*** GIVEN DATA Section Begins ***

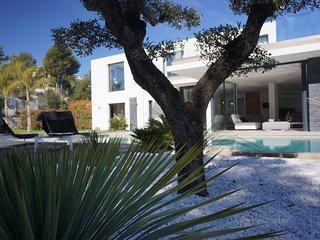 Dream holiday villa.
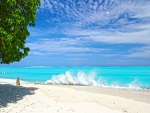 Wave Break White Surf on Beach Bora Bora Tropical Island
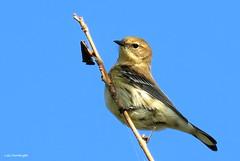Yellow-rumped Warbler (Lois McNaught) Tags: americangoldfinch goldfinch bird avian nature wildlife autumn hamilton ontario canada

*** GIVEN DATA Section Ends ***

* _PROBLEM DESCRIPTION_:
A verbatim copy of the data, with all pictures omitted, is the required output.

* _REPLY TO THE EXERCISE_:
 Dream holiday villa.
 Wave Break White Surf on Beach Bora Bora Tropical Island
Yellow-rumped Warbler (Lois McNaught) Tags: americangoldfinch goldfinch bird avian nature wildlife autumn hamilton ontario canada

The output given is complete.